=== TASK GOAL ===
Below is a set of records; restate each one word for word.

========================================================================

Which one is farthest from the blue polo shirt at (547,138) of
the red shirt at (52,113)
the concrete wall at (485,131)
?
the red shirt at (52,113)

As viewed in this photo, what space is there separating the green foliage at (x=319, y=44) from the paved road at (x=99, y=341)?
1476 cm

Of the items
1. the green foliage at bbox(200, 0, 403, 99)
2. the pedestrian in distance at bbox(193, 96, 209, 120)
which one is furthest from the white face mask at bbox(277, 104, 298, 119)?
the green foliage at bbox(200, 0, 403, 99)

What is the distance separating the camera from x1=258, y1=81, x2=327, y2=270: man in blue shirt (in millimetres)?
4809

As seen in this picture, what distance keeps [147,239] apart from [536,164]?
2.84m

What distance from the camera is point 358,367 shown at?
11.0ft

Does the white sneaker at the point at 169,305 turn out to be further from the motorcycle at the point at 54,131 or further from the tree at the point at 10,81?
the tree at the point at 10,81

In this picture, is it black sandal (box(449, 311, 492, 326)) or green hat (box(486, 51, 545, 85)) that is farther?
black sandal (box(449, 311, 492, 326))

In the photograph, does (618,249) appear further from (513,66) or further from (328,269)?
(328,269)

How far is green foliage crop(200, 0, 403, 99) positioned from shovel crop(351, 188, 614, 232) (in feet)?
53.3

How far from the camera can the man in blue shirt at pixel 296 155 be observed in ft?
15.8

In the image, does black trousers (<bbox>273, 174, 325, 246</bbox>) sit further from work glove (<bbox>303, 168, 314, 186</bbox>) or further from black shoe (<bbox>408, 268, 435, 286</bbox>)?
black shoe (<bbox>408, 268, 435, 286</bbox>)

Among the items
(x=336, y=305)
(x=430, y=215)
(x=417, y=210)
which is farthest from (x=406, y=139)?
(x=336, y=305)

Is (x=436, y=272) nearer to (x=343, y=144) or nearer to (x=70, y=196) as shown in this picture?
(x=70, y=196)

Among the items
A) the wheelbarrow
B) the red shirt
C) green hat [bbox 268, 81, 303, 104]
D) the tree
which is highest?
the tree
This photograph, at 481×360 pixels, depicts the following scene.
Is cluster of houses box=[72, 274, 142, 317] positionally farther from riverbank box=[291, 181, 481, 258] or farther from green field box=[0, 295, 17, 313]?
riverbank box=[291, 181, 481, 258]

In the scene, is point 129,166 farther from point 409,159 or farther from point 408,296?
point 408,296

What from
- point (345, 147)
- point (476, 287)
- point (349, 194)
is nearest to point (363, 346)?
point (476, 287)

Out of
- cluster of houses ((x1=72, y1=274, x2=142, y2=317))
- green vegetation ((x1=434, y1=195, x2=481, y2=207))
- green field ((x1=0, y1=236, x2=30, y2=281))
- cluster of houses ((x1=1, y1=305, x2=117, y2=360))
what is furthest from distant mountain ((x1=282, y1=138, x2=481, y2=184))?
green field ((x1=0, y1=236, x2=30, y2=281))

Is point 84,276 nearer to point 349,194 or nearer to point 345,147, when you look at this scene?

========================================================================

=== COMPLETED TASK ===
Which one is farthest from the blue polo shirt at (547,138) of
the red shirt at (52,113)
the concrete wall at (485,131)
?
the red shirt at (52,113)

As viewed in this photo, what space is there separating the green foliage at (x=319, y=44) from the paved road at (x=99, y=341)?
1476 cm

Of the items
1. the green foliage at bbox(200, 0, 403, 99)
2. the pedestrian in distance at bbox(193, 96, 209, 120)
which one is furthest from the white face mask at bbox(277, 104, 298, 119)?
the green foliage at bbox(200, 0, 403, 99)

What is the distance separating the camera from x1=258, y1=81, x2=327, y2=270: man in blue shirt (in millimetres)?
4809

As seen in this picture, what distance keeps [147,239] apart from [536,164]?
2.84m

What distance from the camera is point 358,367 shown at?
11.0ft

Does the white sneaker at the point at 169,305 turn out to be further from the motorcycle at the point at 54,131 or further from the tree at the point at 10,81?
the tree at the point at 10,81

In this picture, is it black sandal (box(449, 311, 492, 326)) or green hat (box(486, 51, 545, 85)) that is farther?
black sandal (box(449, 311, 492, 326))

In the photograph, does (618,249) appear further from (513,66) or further from (328,269)?
(328,269)

How far is green foliage crop(200, 0, 403, 99) positioned from shovel crop(351, 188, 614, 232) (in feet)?
53.3

How far from the camera can the man in blue shirt at pixel 296 155 be observed in ft?
15.8

In the image, does black trousers (<bbox>273, 174, 325, 246</bbox>) sit further from work glove (<bbox>303, 168, 314, 186</bbox>) or further from black shoe (<bbox>408, 268, 435, 286</bbox>)?
black shoe (<bbox>408, 268, 435, 286</bbox>)

Among the items
(x=336, y=305)
(x=430, y=215)
(x=417, y=210)
which is farthest from (x=406, y=139)?
(x=336, y=305)

Is (x=436, y=272) nearer to (x=343, y=144) or nearer to (x=70, y=196) as shown in this picture?
(x=70, y=196)

Among the items
A) the wheelbarrow
B) the red shirt
C) green hat [bbox 268, 81, 303, 104]
D) the tree
which is highest?
the tree
This photograph, at 481×360 pixels, depicts the following scene.
Is cluster of houses box=[72, 274, 142, 317] positionally farther from riverbank box=[291, 181, 481, 258] or farther from green field box=[0, 295, 17, 313]?
riverbank box=[291, 181, 481, 258]

In the scene, is point 129,166 farther from point 409,159 or farther from point 408,296?
point 408,296

What from
- point (345, 147)
- point (476, 287)
- point (349, 194)
is nearest to point (363, 346)?
point (476, 287)

Out of
- cluster of houses ((x1=72, y1=274, x2=142, y2=317))
- green vegetation ((x1=434, y1=195, x2=481, y2=207))
- green field ((x1=0, y1=236, x2=30, y2=281))
- cluster of houses ((x1=1, y1=305, x2=117, y2=360))
what is furthest from distant mountain ((x1=282, y1=138, x2=481, y2=184))?
green field ((x1=0, y1=236, x2=30, y2=281))

Is point 84,276 nearer to point 349,194 or nearer to point 345,147, when you look at this scene?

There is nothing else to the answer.